The production breakdown for each engine type was as follows: Alfa Romeo 125 RC.35 in 192 examples; Piaggo P.IX RC.40 in 140 examples; Gnome-Rhone 14K in96 examples; Alfa Romeo 126 RC.34 in 58 exampes; Piaggo P.X RC.15 in 48 examples.
At the time of her inception, the SM.81's performance was excellent. She could top speeds of over 200 miles per hour with a ceiling nearing 23,000 feet and a range equal to 1,200 miles. However, by the time of World War 2, these specs were wholly inadequate and she became a sitting duck to the new generation of enemy fighters on the prowl.
The SM.81 in Action
The SM.81 saw her combat debut in the Second Italo-Abyssinian War of 1935-1936, a conflict pitting the forces of the Kingdom of Italy against the forces of the Ethiopian Empire, resulting in the latter's conquer and annexation into the Italian East Africa colony. The platform served well in the reconnaissance, bomber and transport role, making her an important facet of the Italian war machine for the near future and netted orders for further production examples. The SM.81 was also fielded by the Aviazone Legionaria during the upcoming Spanish Civil War of 1936-1939. Italian dictator Benito Mussolini even made use of one converted SM.81 as his personal transport - this aircraft receiving the unfortunate name of "Taratuga" (or "Tortoise").

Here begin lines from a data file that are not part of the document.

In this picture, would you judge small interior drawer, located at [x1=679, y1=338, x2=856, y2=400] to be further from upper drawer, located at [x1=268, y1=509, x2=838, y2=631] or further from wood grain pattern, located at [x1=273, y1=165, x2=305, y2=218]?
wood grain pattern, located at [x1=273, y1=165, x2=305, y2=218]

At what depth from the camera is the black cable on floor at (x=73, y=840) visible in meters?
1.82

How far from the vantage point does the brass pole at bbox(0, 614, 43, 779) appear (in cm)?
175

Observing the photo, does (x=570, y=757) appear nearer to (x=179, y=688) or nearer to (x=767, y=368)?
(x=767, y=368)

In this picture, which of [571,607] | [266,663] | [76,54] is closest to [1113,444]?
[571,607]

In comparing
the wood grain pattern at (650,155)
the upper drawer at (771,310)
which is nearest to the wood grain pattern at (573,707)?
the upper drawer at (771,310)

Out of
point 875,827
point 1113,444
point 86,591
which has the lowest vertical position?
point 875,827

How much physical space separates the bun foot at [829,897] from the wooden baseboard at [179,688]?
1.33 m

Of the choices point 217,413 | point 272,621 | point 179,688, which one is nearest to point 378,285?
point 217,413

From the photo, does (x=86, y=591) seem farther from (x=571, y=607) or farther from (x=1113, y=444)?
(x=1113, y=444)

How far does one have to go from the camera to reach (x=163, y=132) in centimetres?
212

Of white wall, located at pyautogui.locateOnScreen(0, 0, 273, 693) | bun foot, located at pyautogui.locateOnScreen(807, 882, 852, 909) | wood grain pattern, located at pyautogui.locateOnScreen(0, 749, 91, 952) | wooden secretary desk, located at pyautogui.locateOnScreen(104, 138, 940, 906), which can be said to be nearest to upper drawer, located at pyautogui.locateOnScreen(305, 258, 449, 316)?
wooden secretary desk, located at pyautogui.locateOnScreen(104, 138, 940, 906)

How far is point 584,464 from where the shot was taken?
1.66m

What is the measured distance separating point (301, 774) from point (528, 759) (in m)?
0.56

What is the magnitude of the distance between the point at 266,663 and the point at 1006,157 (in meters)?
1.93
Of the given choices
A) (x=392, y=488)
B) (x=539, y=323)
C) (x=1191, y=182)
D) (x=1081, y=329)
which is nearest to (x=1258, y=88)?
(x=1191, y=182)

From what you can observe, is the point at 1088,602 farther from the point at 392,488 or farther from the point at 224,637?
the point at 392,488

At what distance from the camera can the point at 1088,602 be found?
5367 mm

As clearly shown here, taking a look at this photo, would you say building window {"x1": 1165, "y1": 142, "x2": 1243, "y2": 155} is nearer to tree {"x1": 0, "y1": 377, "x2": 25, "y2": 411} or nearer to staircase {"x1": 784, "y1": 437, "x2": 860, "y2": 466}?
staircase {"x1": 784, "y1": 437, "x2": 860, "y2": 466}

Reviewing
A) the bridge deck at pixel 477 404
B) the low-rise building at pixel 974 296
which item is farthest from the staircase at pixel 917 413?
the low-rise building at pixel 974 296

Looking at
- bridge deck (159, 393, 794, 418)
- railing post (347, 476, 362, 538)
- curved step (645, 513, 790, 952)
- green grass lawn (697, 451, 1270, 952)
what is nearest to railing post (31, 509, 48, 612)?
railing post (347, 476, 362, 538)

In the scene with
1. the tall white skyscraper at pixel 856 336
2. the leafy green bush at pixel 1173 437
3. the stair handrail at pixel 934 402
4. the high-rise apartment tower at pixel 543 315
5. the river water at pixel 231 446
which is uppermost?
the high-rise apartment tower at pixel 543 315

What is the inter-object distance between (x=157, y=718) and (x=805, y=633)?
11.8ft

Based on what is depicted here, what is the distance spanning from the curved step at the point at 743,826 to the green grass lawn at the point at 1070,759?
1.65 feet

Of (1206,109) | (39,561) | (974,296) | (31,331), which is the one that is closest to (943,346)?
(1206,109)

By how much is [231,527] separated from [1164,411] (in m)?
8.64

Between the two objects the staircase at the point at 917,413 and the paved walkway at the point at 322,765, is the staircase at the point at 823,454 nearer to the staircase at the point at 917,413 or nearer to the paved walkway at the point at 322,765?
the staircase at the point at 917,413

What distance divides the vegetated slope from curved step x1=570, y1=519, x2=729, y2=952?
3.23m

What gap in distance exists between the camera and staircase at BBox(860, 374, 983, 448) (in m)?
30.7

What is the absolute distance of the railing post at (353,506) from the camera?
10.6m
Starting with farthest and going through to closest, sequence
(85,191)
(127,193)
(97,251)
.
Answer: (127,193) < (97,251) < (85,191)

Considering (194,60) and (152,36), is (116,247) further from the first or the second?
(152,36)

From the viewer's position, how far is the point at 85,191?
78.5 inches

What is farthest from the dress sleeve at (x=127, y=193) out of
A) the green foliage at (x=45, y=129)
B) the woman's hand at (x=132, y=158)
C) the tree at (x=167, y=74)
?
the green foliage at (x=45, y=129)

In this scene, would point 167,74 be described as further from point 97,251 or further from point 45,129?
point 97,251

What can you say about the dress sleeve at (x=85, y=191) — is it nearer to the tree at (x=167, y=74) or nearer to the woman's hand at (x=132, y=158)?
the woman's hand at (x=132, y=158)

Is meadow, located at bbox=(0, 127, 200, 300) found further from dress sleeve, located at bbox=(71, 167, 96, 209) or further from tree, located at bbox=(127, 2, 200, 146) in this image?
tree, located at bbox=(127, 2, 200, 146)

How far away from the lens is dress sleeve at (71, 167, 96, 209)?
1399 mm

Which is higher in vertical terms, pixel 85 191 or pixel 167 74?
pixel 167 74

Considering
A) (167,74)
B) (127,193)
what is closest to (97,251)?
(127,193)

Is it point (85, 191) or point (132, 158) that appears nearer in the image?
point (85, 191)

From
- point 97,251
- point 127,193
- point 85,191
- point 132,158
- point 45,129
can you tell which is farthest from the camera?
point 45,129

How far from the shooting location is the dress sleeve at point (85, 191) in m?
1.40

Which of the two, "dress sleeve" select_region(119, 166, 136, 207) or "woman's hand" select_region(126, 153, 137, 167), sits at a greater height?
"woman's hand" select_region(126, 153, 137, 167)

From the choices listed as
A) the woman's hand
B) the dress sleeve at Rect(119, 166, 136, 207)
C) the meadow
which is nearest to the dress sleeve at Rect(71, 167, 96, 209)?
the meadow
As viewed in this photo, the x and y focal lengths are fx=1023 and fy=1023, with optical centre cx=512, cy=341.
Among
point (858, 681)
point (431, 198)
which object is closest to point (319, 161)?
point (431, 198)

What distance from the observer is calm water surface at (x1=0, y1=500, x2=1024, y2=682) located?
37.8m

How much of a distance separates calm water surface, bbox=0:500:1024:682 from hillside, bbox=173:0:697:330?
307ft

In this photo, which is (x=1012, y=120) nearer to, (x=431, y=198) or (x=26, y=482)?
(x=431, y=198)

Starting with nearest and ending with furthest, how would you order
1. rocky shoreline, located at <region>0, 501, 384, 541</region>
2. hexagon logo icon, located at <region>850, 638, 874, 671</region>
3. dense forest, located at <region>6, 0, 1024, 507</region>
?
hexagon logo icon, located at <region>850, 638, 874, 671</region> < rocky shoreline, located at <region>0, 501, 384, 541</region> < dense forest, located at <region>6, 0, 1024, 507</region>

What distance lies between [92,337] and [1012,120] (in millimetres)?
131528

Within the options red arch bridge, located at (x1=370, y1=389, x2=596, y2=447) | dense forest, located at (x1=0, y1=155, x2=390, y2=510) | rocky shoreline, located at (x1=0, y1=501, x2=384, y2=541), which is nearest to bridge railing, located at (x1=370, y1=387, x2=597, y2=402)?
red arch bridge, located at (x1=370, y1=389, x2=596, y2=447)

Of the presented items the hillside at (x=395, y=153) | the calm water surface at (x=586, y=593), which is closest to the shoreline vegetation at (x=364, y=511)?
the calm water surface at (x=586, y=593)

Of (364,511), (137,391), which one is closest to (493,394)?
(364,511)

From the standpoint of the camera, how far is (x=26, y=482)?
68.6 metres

By the time of World War 2, the 1930s roots of the SM.81 were becoming painfully obvious. Despite her robust internal construction and design (she reportedly held up very well to enemy gunfire, able to absorb a great deal of punishment), the type was well slower than newer contemporary bomber models and made for easy fighter fodder. As such, production of the SM.81 was halted in March of 1938 and the type was relegated to second-line duties and night time bombing. The appearance of the more powerful Savoia-Marchetti SM.79 "Sparrowhawk" in 1936 also helped to doom the SM.81 to lesser roles. Of the 534 examples already delivered, 304 were still in service with the Regia Aeronautica, though many outside of Italy. In time, these active service SM.81s were quickly converted for the troop carrier role to help extend their usefulness in the war effort. Despite their age, the SM.81 was still fielded in limited yet aggressive bombing roles from 1940 on, now centering on targets in East Africa.
From then on, the type was placed into action strictly along the African and Eastern Fronts. Their impressive rebirth as troop transports forced production to resume once again in early 1943. About 80 additional aircraft (designated as SM.81/T) were produced before the Italians surrendered to the Allies in September of 1943, but by this time, nearly all of the active SM.81s were removed from service with just four remaining in Southern Italy. In parts of Axis-controlled Northern Italy, Italian SM.81s still fought on in some number, making up of two pro-axis air force groups. After the war, some SM.81s survived to be used a little longer, eventually seeing the series retired in whole by 1950.
The SM.81 was produced in only two distinct marks - the SM.81 base production bomber/transport and the SM.81/T when production was resumed. The SM.81Bwas a "one-off" experimental twin-engine prototype that was dropped from consideration due to poor performance specs. Beyond Italy, the SM.81 made it into the inventories of the Taiwan (the Republic of China) and Spain. The three delivered to Taiwan only to be lost in training accidents by early 1938.